An independent occupational therapist’s initial assessment determined that many needs - mental, physical and social - of both George and his family were entirely unmet by their existing accommodation. Despite the investment by Social Services in the adaptations that had already been made, his mobility at home was still severely limited, and so consequently was his ability to participate in family life as well as his own personal care. Due to their reliance on support from the wider family since George’s disability, he and his wife therefore decided that the time had come to relocate to another area altogether, in order to be closer to this network of family support.

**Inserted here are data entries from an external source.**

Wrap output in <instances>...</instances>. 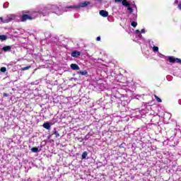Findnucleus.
Instances as JSON below:
<instances>
[{
    "mask_svg": "<svg viewBox=\"0 0 181 181\" xmlns=\"http://www.w3.org/2000/svg\"><path fill=\"white\" fill-rule=\"evenodd\" d=\"M154 98H156L157 103H161L162 102V99H160L159 97H158V95H154Z\"/></svg>",
    "mask_w": 181,
    "mask_h": 181,
    "instance_id": "obj_15",
    "label": "nucleus"
},
{
    "mask_svg": "<svg viewBox=\"0 0 181 181\" xmlns=\"http://www.w3.org/2000/svg\"><path fill=\"white\" fill-rule=\"evenodd\" d=\"M16 16L13 14L8 15L5 18H0V21L3 22V23H8V22H12V21H15Z\"/></svg>",
    "mask_w": 181,
    "mask_h": 181,
    "instance_id": "obj_3",
    "label": "nucleus"
},
{
    "mask_svg": "<svg viewBox=\"0 0 181 181\" xmlns=\"http://www.w3.org/2000/svg\"><path fill=\"white\" fill-rule=\"evenodd\" d=\"M141 33V31H139V30H136V33Z\"/></svg>",
    "mask_w": 181,
    "mask_h": 181,
    "instance_id": "obj_27",
    "label": "nucleus"
},
{
    "mask_svg": "<svg viewBox=\"0 0 181 181\" xmlns=\"http://www.w3.org/2000/svg\"><path fill=\"white\" fill-rule=\"evenodd\" d=\"M127 9L129 11L130 13H132V12L134 11V9H132V7L129 6L127 7Z\"/></svg>",
    "mask_w": 181,
    "mask_h": 181,
    "instance_id": "obj_21",
    "label": "nucleus"
},
{
    "mask_svg": "<svg viewBox=\"0 0 181 181\" xmlns=\"http://www.w3.org/2000/svg\"><path fill=\"white\" fill-rule=\"evenodd\" d=\"M43 128H45V129H50V123L45 122L42 124Z\"/></svg>",
    "mask_w": 181,
    "mask_h": 181,
    "instance_id": "obj_9",
    "label": "nucleus"
},
{
    "mask_svg": "<svg viewBox=\"0 0 181 181\" xmlns=\"http://www.w3.org/2000/svg\"><path fill=\"white\" fill-rule=\"evenodd\" d=\"M0 71H1V73H5L6 71V67H1Z\"/></svg>",
    "mask_w": 181,
    "mask_h": 181,
    "instance_id": "obj_19",
    "label": "nucleus"
},
{
    "mask_svg": "<svg viewBox=\"0 0 181 181\" xmlns=\"http://www.w3.org/2000/svg\"><path fill=\"white\" fill-rule=\"evenodd\" d=\"M50 10L53 11L54 13L57 15H62V13H63V11H60L57 6L49 4L45 8L43 11H26L25 13L27 14H23L21 18V22H25V21L28 20L32 21V19H35V18H37L40 14L42 15V16H47V15H49V12L46 11Z\"/></svg>",
    "mask_w": 181,
    "mask_h": 181,
    "instance_id": "obj_1",
    "label": "nucleus"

The family themselves located a potentially suitable home, and George was accommodated in his own room on the ground floor of the property while essential alterations were made. In consultation with the occupational therapist, the downstairs shower was identified as offering insufficient space and so, liaising with equipment providers, architects and builders, the therapist arranged for the through-floor lift and wash-dry toilet from the previous property to be moved to the new one (so recovering part of Social Services original investment), while the upstairs en-suite bathroom had a wet room installed and the front path was properly ramped.

These alterations, alongside the provision of a powered wheelchair, increased George’s freedom and control over his life enormously. He now had easy and prompt access to his own bathroom, he could move on and off the toilet instead of requiring a commode, and because of the new wet room he now needed only one carer to assist him in the shower. The therapist had also sourced a double-profiling bed which he and his wife were now able to share once again. He was able to enter and use the kitchen to cook meals among his family, which he had previously always enjoyed, and was able to play a fuller all-round role as a husband and father. Not only his own quality of life, but that of his family had hugely improved.

After several months at the property, the family feel confident enough to consider improving George’s domestic circumstances even further. They plan to make the whole house accessible to him, including the ground floor toilet facilities, and are also looking at plans to have an extension built. Planning permission is currently awaited for the project, and in the meantime the occupational therapist’s involvement with family is ongoing, as they continue planning a family home in which George can once again participate fully despite his disability.